Plants in open to compact, often extensive, tufts or mats, dark green, olivaceous, or brown, often yellow green distally, rarely nearly black. Stems 1.2-10(-18) cm, central strand distinct. Leaves erect, often curved towards stem when dry and somewhat imbricate, sometimes secund, often slightly contorted when dry, ovate-lanceolate to ovate-triangular, keeled or concave proximally, keeled distally, 1.2-3.2 mm, 1-stratose, occasionally with 2-stratose striae or patches distally; margins usually recurved to past mid leaf, sometimes to near apex, rarely plane, denticulate or smooth distally, 1- or 2-stratose, rarely 3-stratose, often in more than one row; apices acute or obtuse, sometimes ending in a series of pellucid cells; costa sub-percurrent or percurrent, sometimes as a short, smooth or weakly denticulate awn, smooth; basal marginal cells mostly quadrate; distal laminal cells angular, isodiametric or short-rectangular, 7-9(-11) µm, smooth, slightly sinuose. Sexual condition autoicous. Capsule red-brown or yellowish green, rarely almost black, short-cylindric, cupulate, or campanulate, 0.6-1.1 mm; exothecial cells isodiametric, usually irregularly angular, or elongate, sometimes rounded, unevenly thickened or thick-walled, often trigonous; rim usually darker than capsule wall; stomata present; peristome patent, squarrose-recurved, or revolute, 350-570 µm, dark red, densely papillose, usually weakly perforated. Spores 14-24 µm, granulose.
Capsules mature late spring to early summer. Wet to dry rocks in or along water courses and lakes, sometimes along seasonally irrigated ledges or cliffs, rarely on concrete or mineral soil; low to high elevations (0-4600 m); Greenland; Alta., B.C., Man., N.B., Nfld. and Labr. (Nfld.), N.W.T., N.S., Nunavut, Ont., P.E.I., Que., Sask., Yukon; Alaska, Ariz., Calif., Colo., Conn., Del., Idaho, Ill., Ind., Iowa, Kans., Ky., Maine, Md., Mass., Mich., Minn., Miss., Mo., Mont., Nebr., Nev., N.H., N.J., N.Mex., N.Y., N.C., N.Dak., Ohio, Okla., Oreg., Pa., R.I., S.Dak., Tenn., Utah, Vt., Va., Wash., W.Va., Wis., Wyo.; South America; Eurasia; Africa; Atlantic Islands; Australia; Antarctic.

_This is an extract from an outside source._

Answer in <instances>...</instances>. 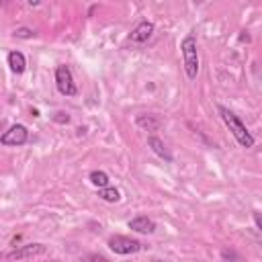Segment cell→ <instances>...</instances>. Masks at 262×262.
<instances>
[{"label":"cell","mask_w":262,"mask_h":262,"mask_svg":"<svg viewBox=\"0 0 262 262\" xmlns=\"http://www.w3.org/2000/svg\"><path fill=\"white\" fill-rule=\"evenodd\" d=\"M222 256H223V258H238L234 252H227V250H225V252H222Z\"/></svg>","instance_id":"obj_18"},{"label":"cell","mask_w":262,"mask_h":262,"mask_svg":"<svg viewBox=\"0 0 262 262\" xmlns=\"http://www.w3.org/2000/svg\"><path fill=\"white\" fill-rule=\"evenodd\" d=\"M88 181L97 186V188H102V186H109L111 182V178H109V174L107 172H102V170H92L90 174H88Z\"/></svg>","instance_id":"obj_13"},{"label":"cell","mask_w":262,"mask_h":262,"mask_svg":"<svg viewBox=\"0 0 262 262\" xmlns=\"http://www.w3.org/2000/svg\"><path fill=\"white\" fill-rule=\"evenodd\" d=\"M56 86H58L60 94H64V97H76L78 94L70 66H58L56 68Z\"/></svg>","instance_id":"obj_4"},{"label":"cell","mask_w":262,"mask_h":262,"mask_svg":"<svg viewBox=\"0 0 262 262\" xmlns=\"http://www.w3.org/2000/svg\"><path fill=\"white\" fill-rule=\"evenodd\" d=\"M109 248L113 250L115 254H121V256H127V254H135L143 248V244L140 240H133L127 236H113L109 238Z\"/></svg>","instance_id":"obj_3"},{"label":"cell","mask_w":262,"mask_h":262,"mask_svg":"<svg viewBox=\"0 0 262 262\" xmlns=\"http://www.w3.org/2000/svg\"><path fill=\"white\" fill-rule=\"evenodd\" d=\"M99 197L102 199V201H107V203H119V201H121L119 188H115V186H111V184L99 188Z\"/></svg>","instance_id":"obj_12"},{"label":"cell","mask_w":262,"mask_h":262,"mask_svg":"<svg viewBox=\"0 0 262 262\" xmlns=\"http://www.w3.org/2000/svg\"><path fill=\"white\" fill-rule=\"evenodd\" d=\"M129 229H133V232H138V234H154L156 232V222L150 219L148 215H138L129 222Z\"/></svg>","instance_id":"obj_8"},{"label":"cell","mask_w":262,"mask_h":262,"mask_svg":"<svg viewBox=\"0 0 262 262\" xmlns=\"http://www.w3.org/2000/svg\"><path fill=\"white\" fill-rule=\"evenodd\" d=\"M135 123L145 131H158L162 127V119L158 117V115H138Z\"/></svg>","instance_id":"obj_10"},{"label":"cell","mask_w":262,"mask_h":262,"mask_svg":"<svg viewBox=\"0 0 262 262\" xmlns=\"http://www.w3.org/2000/svg\"><path fill=\"white\" fill-rule=\"evenodd\" d=\"M148 145H150V150L158 156V158H162L164 162H172L174 158H172V154H170V150L166 148V143L160 140V138H156V135H150L148 138Z\"/></svg>","instance_id":"obj_9"},{"label":"cell","mask_w":262,"mask_h":262,"mask_svg":"<svg viewBox=\"0 0 262 262\" xmlns=\"http://www.w3.org/2000/svg\"><path fill=\"white\" fill-rule=\"evenodd\" d=\"M15 37H19V39H31V37H35V31L29 29V27H20V29L15 31Z\"/></svg>","instance_id":"obj_14"},{"label":"cell","mask_w":262,"mask_h":262,"mask_svg":"<svg viewBox=\"0 0 262 262\" xmlns=\"http://www.w3.org/2000/svg\"><path fill=\"white\" fill-rule=\"evenodd\" d=\"M182 49V61H184V72L188 80H197L199 76V47L197 39L193 35H186L181 43Z\"/></svg>","instance_id":"obj_2"},{"label":"cell","mask_w":262,"mask_h":262,"mask_svg":"<svg viewBox=\"0 0 262 262\" xmlns=\"http://www.w3.org/2000/svg\"><path fill=\"white\" fill-rule=\"evenodd\" d=\"M254 223L258 227V232H262V222H260V213H254Z\"/></svg>","instance_id":"obj_16"},{"label":"cell","mask_w":262,"mask_h":262,"mask_svg":"<svg viewBox=\"0 0 262 262\" xmlns=\"http://www.w3.org/2000/svg\"><path fill=\"white\" fill-rule=\"evenodd\" d=\"M88 258H90V260H101V262H104V256H101V254H90Z\"/></svg>","instance_id":"obj_17"},{"label":"cell","mask_w":262,"mask_h":262,"mask_svg":"<svg viewBox=\"0 0 262 262\" xmlns=\"http://www.w3.org/2000/svg\"><path fill=\"white\" fill-rule=\"evenodd\" d=\"M51 119H54L56 123H61V125H66V123H70V115L68 113H64V111H58L56 115H54V117H51Z\"/></svg>","instance_id":"obj_15"},{"label":"cell","mask_w":262,"mask_h":262,"mask_svg":"<svg viewBox=\"0 0 262 262\" xmlns=\"http://www.w3.org/2000/svg\"><path fill=\"white\" fill-rule=\"evenodd\" d=\"M217 111H219V115H222L223 123L229 127V131H232V135L236 138V141L242 145V148H246V150L254 148L256 140H254V135L246 129V125L242 123V119H240L234 111H229L227 107H223V104H217Z\"/></svg>","instance_id":"obj_1"},{"label":"cell","mask_w":262,"mask_h":262,"mask_svg":"<svg viewBox=\"0 0 262 262\" xmlns=\"http://www.w3.org/2000/svg\"><path fill=\"white\" fill-rule=\"evenodd\" d=\"M8 66L13 70V74H23L27 70V58L20 51H10L8 54Z\"/></svg>","instance_id":"obj_11"},{"label":"cell","mask_w":262,"mask_h":262,"mask_svg":"<svg viewBox=\"0 0 262 262\" xmlns=\"http://www.w3.org/2000/svg\"><path fill=\"white\" fill-rule=\"evenodd\" d=\"M39 2H41V0H27L29 6H39Z\"/></svg>","instance_id":"obj_19"},{"label":"cell","mask_w":262,"mask_h":262,"mask_svg":"<svg viewBox=\"0 0 262 262\" xmlns=\"http://www.w3.org/2000/svg\"><path fill=\"white\" fill-rule=\"evenodd\" d=\"M154 29L156 27L152 20H141V23L129 33V41L131 43H148L150 37L154 35Z\"/></svg>","instance_id":"obj_7"},{"label":"cell","mask_w":262,"mask_h":262,"mask_svg":"<svg viewBox=\"0 0 262 262\" xmlns=\"http://www.w3.org/2000/svg\"><path fill=\"white\" fill-rule=\"evenodd\" d=\"M29 140V131L25 125H13L8 131H4L0 135V143L2 145H13V148H19V145H25Z\"/></svg>","instance_id":"obj_5"},{"label":"cell","mask_w":262,"mask_h":262,"mask_svg":"<svg viewBox=\"0 0 262 262\" xmlns=\"http://www.w3.org/2000/svg\"><path fill=\"white\" fill-rule=\"evenodd\" d=\"M47 254V246L43 244H27V246H20L13 252H8L6 258L10 260H25V258H35V256H43Z\"/></svg>","instance_id":"obj_6"}]
</instances>
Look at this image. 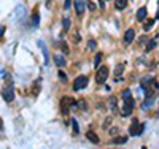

Schistidium rivulare is the most variable and widely distributed species of the genus in North America. A myriad of forms have been recognized at various taxonomic levels, but none more than the smaller and more triangular-leaved form (e.g., S. platyphyllum and S. rivulare subsp. latifolium). H. H. Blom (1998) separated S. platyphyllum mainly using the thickness and shape of the exothecial cells, with S. rivulare having short, thick-walled, irregular cells and S. platyphyllum having more or less regular, thin-walled, and elongate cells. These features, however, at least within North American specimens, vary from place to place and sometimes between capsules in the same collection. Other characters used to separate the taxa, such as the more keeled leaves of S. rivulare and its absence of an awn, also are variable. Differences between S. rivulare and the closely related S. subjulaceum are discussed under the latter species. Schistidium rivulare is sometimes confused with S. agassizii, also found along watercourses, but it is readily separated by its more ovate, distally keeled leaves with recurved margins. Schistidium alpicola Hedwig is a name that has been frequently applied to this complex, but is no longer useful (see Blom for further discussion).